● Job: Can you set out the lines below as a numbered list, skipping any blank ones and leaving out the picture?

● Data lines:
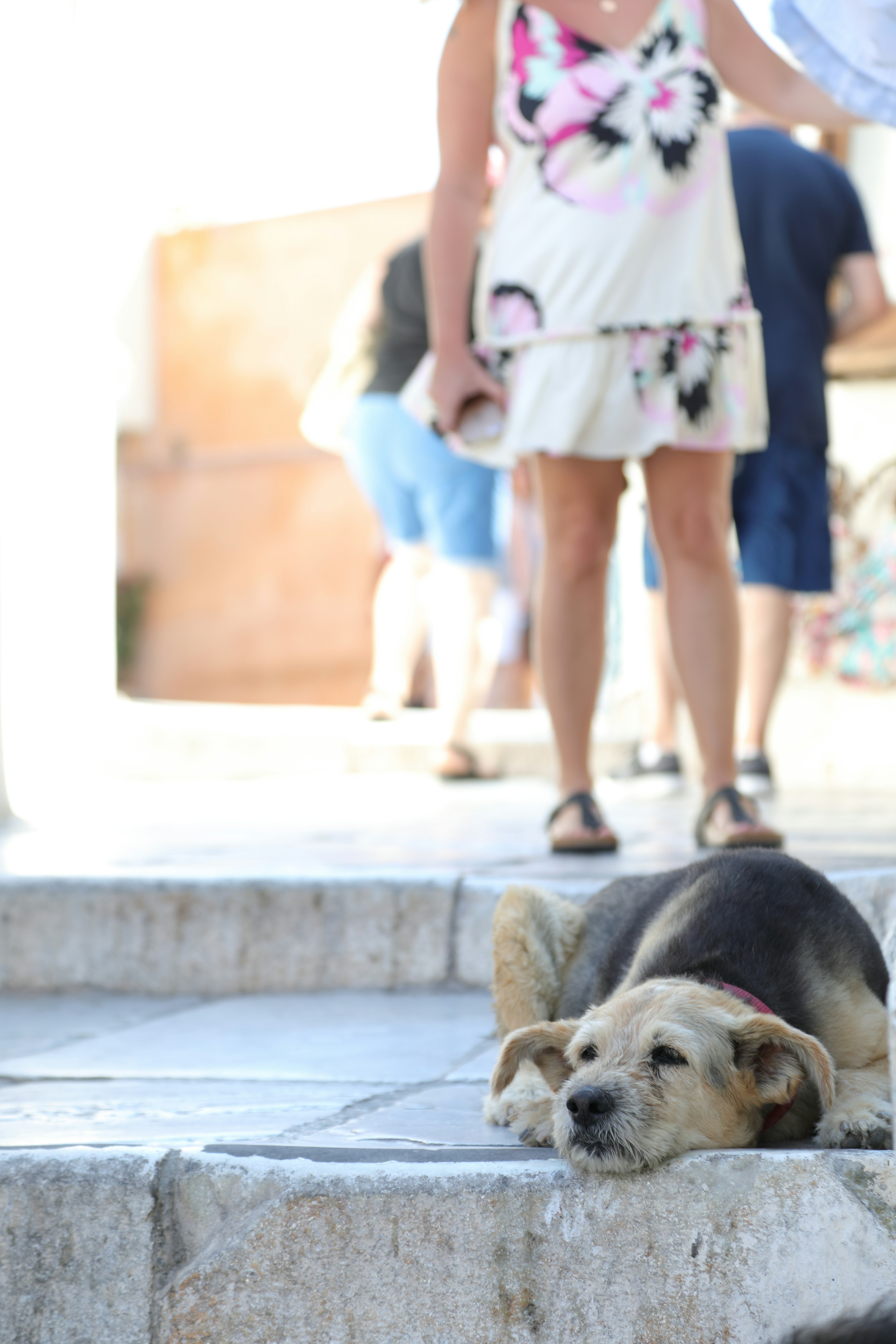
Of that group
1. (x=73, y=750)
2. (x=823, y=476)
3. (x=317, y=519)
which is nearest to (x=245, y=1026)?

● Task response:
1. Of that group
2. 1. (x=73, y=750)
3. 2. (x=823, y=476)
4. 3. (x=317, y=519)
5. which is nearest to (x=245, y=1026)?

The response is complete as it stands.